Désigner une zone blanche certifiée sans ondes, c’est la volonté politique défendue par la conseillère nationale socialiste bernoise Margret Kiener Nellen, rejointe par 27 politiciens. Ni natel ni wi-fi? Ce paradis est promis aux électrosensibles pour qui les rayons sont une souffrance. Mais le chemin vers une réalisation est encore long.

Maux de tête? Troubles cardiaques? Sommeil perturbé? «C’est scientifique: les bébés et les aînés ont les nerfs plus à fleur de peau», affirme l’avocate bernoise, pour qui les électrosensibles ne sont pas malades psychiquement.

Dangerosité en doute

Les avis divergent sur la nocivité des rayonnements non ionisants sur la santé. Pour en avoir le cœur net, Margret Kiener Nellen préconise d’étatiser des recherches scientifiques financées jusqu’ici par le secteur de la téléphonie. L’idée maîtresse est de créer une sorte de laboratoire dans une commune sans électrosmog.

La démarche de la parlementaire va à contre-courant de la tendance actuelle, puisque la Commission des transports et des télécommunications du Conseil national s’est prononcée la semaine dernière en faveur d’une puissance accrue des antennes de téléphonie mobile.
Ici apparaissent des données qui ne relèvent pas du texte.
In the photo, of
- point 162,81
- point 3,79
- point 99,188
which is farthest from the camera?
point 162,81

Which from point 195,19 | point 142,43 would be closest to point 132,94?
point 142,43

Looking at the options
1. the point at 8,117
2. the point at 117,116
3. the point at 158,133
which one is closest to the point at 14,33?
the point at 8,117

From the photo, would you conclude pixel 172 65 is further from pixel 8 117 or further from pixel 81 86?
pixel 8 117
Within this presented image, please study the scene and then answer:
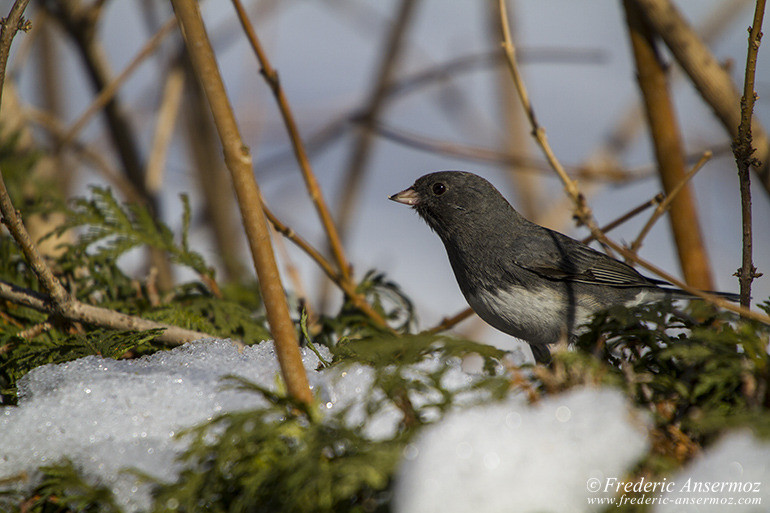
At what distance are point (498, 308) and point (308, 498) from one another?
40.2 inches

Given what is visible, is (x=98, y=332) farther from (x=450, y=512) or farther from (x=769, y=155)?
(x=769, y=155)

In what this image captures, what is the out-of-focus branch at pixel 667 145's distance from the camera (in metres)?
1.41

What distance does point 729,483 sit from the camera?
1.72 ft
Désigner une commune ou une région temporairement exempte d’électrosmog? «Pas chez nous: qu’ils aillent au Kamtchatka», s’exclame Vincent Steullet, maire de Soubey (JU). Son prédécesseur, Samuel Oberli, voulait pourtant faire de sa commune un village sans antennes en 2010, mais son projet a fait un flop.

Supprimer l’antenne Swisscom fixée sur l’ancienne école pour attirer des nouveaux résidents? Ce projet n’a pas seulement été repoussé par les citoyens réunis en assemblée communale, mais, à deux pas de la frontière, il était rendu caduc par les antennes françaises dix fois plus puissantes que les suisses. Autre problème relevé par l’Office fédéral de la communication (OFCOM): un privé peut installer une antenne chez lui.

L’eau du Doubs a coulé sous le pont de Soubey et, désormais, les cinq élus possèdent tous un téléphone ou un smartphone dans la poche. «On ne veut pas se couper du monde», résume Vincent Steullet.

La population s’érode doucement, passant en six ans de 158 à 136 habitants. La commune a-t-elle raté une occasion de se repeupler en attirant des électrosensibles? «Non! Ce sont tous des spéciaux! On ne va pas pénaliser tous les citoyens pour deux ou trois électrosensibles», tranche le maire de Soubey.

Quand quelqu’un se renseigne sur un logement, «la première chose qu’il demande, c’est la qualité du réseau», selon Vincent Steullet. Vers quelle région se tournera Margret Kiener Nellen? «N’importe où, du moment que les autorités d’une commune pauvre en électrosmog manifestent de l’intérêt pour cette expérience», indique l’avocate bernoise par téléphone… portable.